Fetzer, R., Ouardi, S., Honda, Y., Liu, H.-x., Chadov, S., Balke, B., et al. (2015). Spin-resolved low-energy and hard x-ray photoelectron spectroscopy of off-stoichiometric Co2MnSi Heusler thin films exhibiting a record TMR. Journal of Physics D: Applied Physics, 48: 164002, pp. 1-12. doi:10.1088/0022-3727/48/16/164002.

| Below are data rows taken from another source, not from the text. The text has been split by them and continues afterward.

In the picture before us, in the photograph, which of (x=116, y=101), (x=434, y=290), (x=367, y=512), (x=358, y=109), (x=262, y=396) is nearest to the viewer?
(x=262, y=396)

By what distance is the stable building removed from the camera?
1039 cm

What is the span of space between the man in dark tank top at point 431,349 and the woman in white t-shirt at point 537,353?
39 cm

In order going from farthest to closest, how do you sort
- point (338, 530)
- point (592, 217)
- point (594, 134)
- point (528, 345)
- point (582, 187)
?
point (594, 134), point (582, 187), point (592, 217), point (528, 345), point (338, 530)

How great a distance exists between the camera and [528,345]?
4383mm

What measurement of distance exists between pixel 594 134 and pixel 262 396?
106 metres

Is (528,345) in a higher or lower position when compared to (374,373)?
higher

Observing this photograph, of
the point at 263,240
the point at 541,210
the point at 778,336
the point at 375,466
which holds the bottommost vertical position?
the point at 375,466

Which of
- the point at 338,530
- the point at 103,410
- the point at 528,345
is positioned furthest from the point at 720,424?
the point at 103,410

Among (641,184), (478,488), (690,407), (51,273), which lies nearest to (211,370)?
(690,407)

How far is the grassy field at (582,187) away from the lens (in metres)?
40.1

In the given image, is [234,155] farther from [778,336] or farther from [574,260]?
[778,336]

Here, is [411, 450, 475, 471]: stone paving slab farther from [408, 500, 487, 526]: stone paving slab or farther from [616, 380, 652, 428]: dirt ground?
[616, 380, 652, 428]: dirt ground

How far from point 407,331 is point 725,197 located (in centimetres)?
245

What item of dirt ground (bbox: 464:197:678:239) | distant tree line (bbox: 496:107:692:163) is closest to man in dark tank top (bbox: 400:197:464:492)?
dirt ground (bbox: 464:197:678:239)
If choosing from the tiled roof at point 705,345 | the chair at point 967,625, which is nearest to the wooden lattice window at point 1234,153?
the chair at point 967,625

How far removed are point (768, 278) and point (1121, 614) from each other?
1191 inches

Cite as: http://hdl.handle.net/11858/00-001M-0000-0026-CB06-A
Abstract
Half-metallic Co2MnSi-based Heusler compounds have attracted attention because they yield very high tunnelling magnetoresistance (TMR) ratios. Record TMR ratios of 1995% (at 4.2 K) are obtained from off-stoichiometric Co2MnSi-based magnetic tunnel junctions. This work reports on a combination of band structure calculations and spin-resolved and photon-polarisation-dependent photoelectron spectroscopy for off-stoichiometric Heusler thin films with the composition Co2Mn1.30Si0.84. Co and Mn are probed by magnetic dichroism in angle-resolved photoelectron spectroscopy at the 2p core level. In contrast to the delocalised Co 3d states, a pronounced localisation of the Mn 3d states is deduced from the corresponding 2p core level spectra. The valence states are investigated by linear dichroism using both hard x-ray and very-low-photon-energy excitation. When a very low photon energy is used for excitation, the valence bands exhibit a spin polarisation of about 30% at the Fermi energy. First principles calculations reveal that the low spin polarisation might be caused by a spin-flip process in the photoelectron final states.